• [Verilen görev 1]
CHP'nin oy potansiyeli üzerine metinde, enflasyon durdurulamayınca uygulanan istikrar programı kapsamında sayılan tüm önlemleri lütfen listeleyin.
• [Verilen görev 2]
CHP'nin oy potansiyeli üzerine metne göre aşağıdaki soruları yanıtlayın.
(a) CHP, iktidarı yitirdiği 1950 seçiminde yüzde kaç oy almıştır?
(b) 1954 seçiminde CHP'nin oyu yüzde kaça düşmüştür?
(c) 1957 seçimlerine gidilirken uygulanan istikrar programında devalüasyon hangi oranda yapılmıştır?
• [Verilen görev 3]
CHP'nin oy potansiyeli üzerine metni son cümlesinden sonra sürdürün.

• [Verilen metin]
---

(I)
Son yıllarda yapılan seçim sonuçlarından da esinlenerek CHP’nin potansiyel oyunun yüzde 25 olduğu ileri sürülmektedir. Bu savın rakip partiler tarafından desteklenmesi doğaldır. Oy potansiyeli yüzde 25 olan bir partinin TBMM’de çoğunluk sağlama, başkanlık seçimini kazanma olasılığı çok zayıftır. Bu oy oranı ile CHP’nin muhalefette kalmaya mahkûm parti olduğu algısı yaratılmaktadır.
CHP yönetiminin de yüzde 25 oy sınırını benimsediği izlenimini veren davranış ve açıklamaları olmaktadır. 2002 sonrası rakip bir parti olmamasına, her alanda başarısız bir iktidara karşı oy oranının yüzde 25 düzeyini aşamaması, CHP yönetimine hoşgörülebilir bir özür sağlamakta, CHP’nin çekirdek oyu bu kadar gerekçesiyle, esnekleşme, sağa açılma, ittifaklar gerekli stratejisi izleme olanağını vermektedir. Gerçekten CHP’nin çekirdek oyu yüzde 25 midir? Bu savın 1950 sonrası seçim sonuçları dikkate alınarak irdelenmesi gerekir.
Şaibeli 1946 seçim sonucu bir yana bırakılırsa, iktidarı yitirdiği 1950 seçiminde yüzde 40 oy alan CHP için en kritik seçim, ilk kez muhalefet olarak katıldığı 1954 seçimidir, mallarına el konulmuş, Halkevleri, halk odaları kapatılmış, CHP zor koşullarla seçime girerken; DP en elverişli olanaklarla seçime katılmıştır. 2. Dünya Savaşı boyunca ithalat yapılamadığından ülkede altın rezervi birikmiş, dünya savaş ekonomisinden barış ekonomisine geçmiş, 1951 Kore Savaşı özel bir ekonomik konjonktür yaratmış, tarım ürünleri fiyatları artmıştı. Biriken uluslararası rezerv, dünya ekonomisinde genişleme, Kore konjonktürü DP’ye bol ithalat olanağı yaratmış, ülke savaş yılları ile kıyaslanmayacak ölçüde bolluk yaşamış. Bu koşullarla yapılan seçimde CHP’nin oyu yüzde 35.1’e düşmüştür.
1957 seçimlerine gidilirken koşullar değişmiş, biriken rezerv tükenmiş, Kore konjonktürü sonlanmış, ülkede döviz kıtlığı, ithalat zorlukları başlamış, enflasyon tozlanmış, bütçe açıkları büyümüş, ülkede savaş yıllarını andırır şekilde idari kararlarla tayınlama, fiyat narhları gibi uygulamalara başvurulmuştu. Enflasyon sürecinin durdurulamaması üzerine istikrar tedbirleri alınması zorunluluğu duyulmuş, belki de ekonomimizin en kapsamlı istikrar programı uygulanarak, yüzde 300 oranında devalüasyon yapılmış, tüm KİT ürünleri zamlanmış, vergiler artırılmış, kamu harcamaları kısılmıştır.

---

• [Veri satırları]

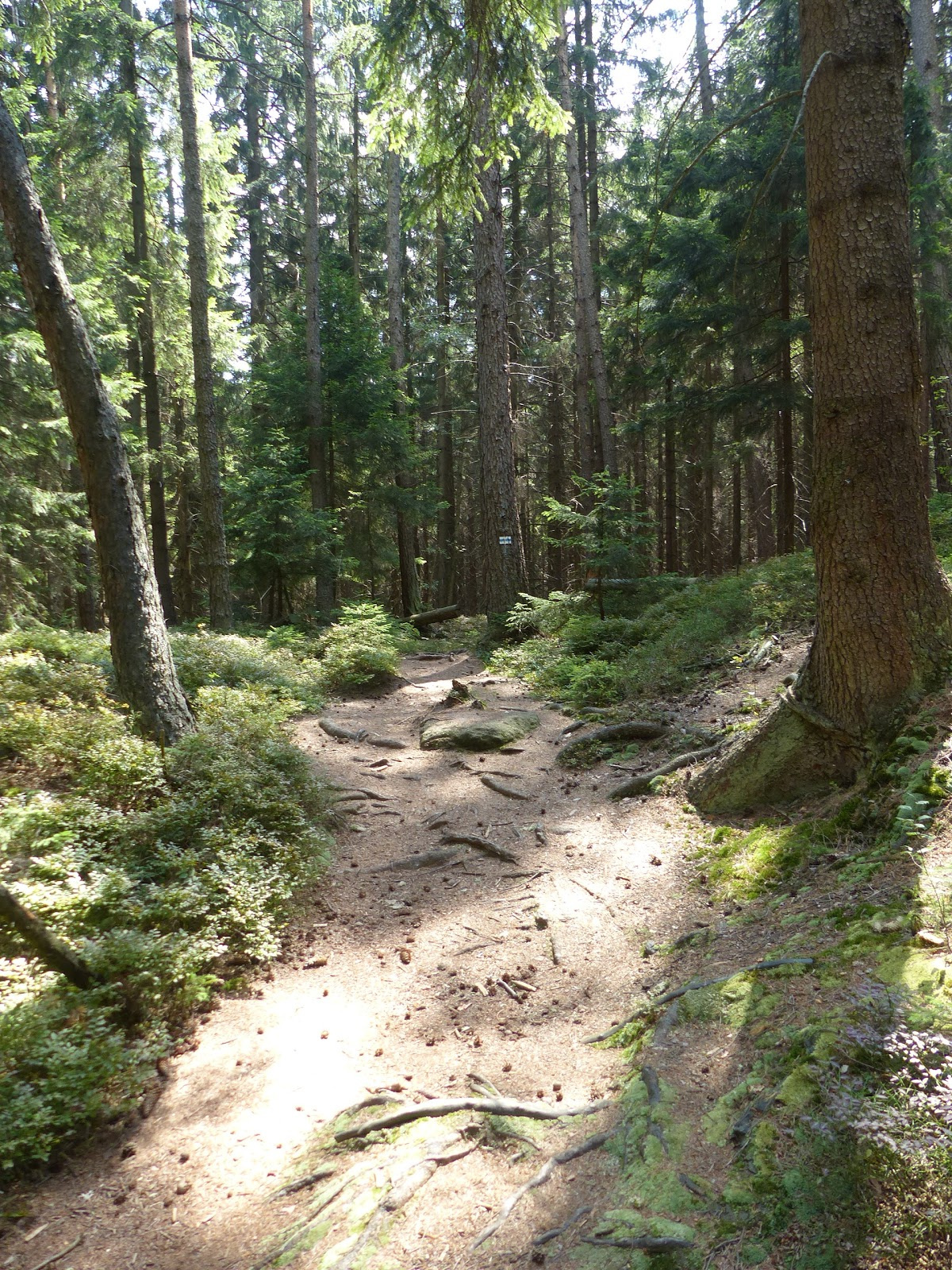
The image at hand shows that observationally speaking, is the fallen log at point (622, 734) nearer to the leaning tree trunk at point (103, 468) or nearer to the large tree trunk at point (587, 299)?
the leaning tree trunk at point (103, 468)

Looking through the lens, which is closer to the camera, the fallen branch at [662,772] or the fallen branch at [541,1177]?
the fallen branch at [541,1177]

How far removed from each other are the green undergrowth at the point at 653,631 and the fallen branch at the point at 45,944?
686 cm

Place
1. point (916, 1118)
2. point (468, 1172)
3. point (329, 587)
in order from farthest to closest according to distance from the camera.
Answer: point (329, 587), point (468, 1172), point (916, 1118)

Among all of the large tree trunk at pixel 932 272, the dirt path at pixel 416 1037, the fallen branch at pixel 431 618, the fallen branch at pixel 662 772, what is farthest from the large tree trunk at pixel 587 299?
the dirt path at pixel 416 1037

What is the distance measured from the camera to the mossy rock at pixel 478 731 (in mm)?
8727

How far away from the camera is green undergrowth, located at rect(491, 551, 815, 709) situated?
9500mm

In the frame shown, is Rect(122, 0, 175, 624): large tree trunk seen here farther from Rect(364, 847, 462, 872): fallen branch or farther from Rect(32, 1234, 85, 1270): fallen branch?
Rect(32, 1234, 85, 1270): fallen branch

---

• [Yazılı yanıt 1]
- Yüzde 300 oranında devalüasyon yapılması
- Tüm KİT ürünlerine zam yapılması
- Vergilerin artırılması
- Kamu harcamalarının kısılması

• [Yazılı yanıt 2]
(a) Yüzde 40
(b) Yüzde 35.1
(c) Yüzde 300

• [Yazılı yanıt 3]
1957 seçimi ülkedeki şaibeli seçimlerden biridir, ilk gelen bilgiler CHP’nin iktidara gelmekte olduğu yönünde iken, gece başabaş giden illerde seçim sonucu az farkla DP lehine dönmüş, resmi sonuç olarak DP’nin oyu yüzde 50’nin altına düşerken CHP’nin oyu yüzde 40.6’ya yükselmiştir. Gaziantep gibi çok az farkla DP lehine biten illerde yeniden oy sayımı yapılması, Gaziantep adliye binasının yakılmasıyla gerçekleştirilememiştir.
Sağcı partiler, seçimle iktidara geldikten sonra seçimle gitmemenin yollarını aramakta; başa baş giden seçimlerde daha sonraki örneklerde görüldüğü gibi, ücra yerlerde geç saatlerde sandıklar açılmakta, kalorifer dairelerinde, dere yataklarında oy torbaları bulunmakta, geçersiz oylar geçerli sayılmakta, hiçbir şey olmasa trafoya kediler girmekte, seçim sonucu bir şekilde iktidar lehine çevrilmektedir.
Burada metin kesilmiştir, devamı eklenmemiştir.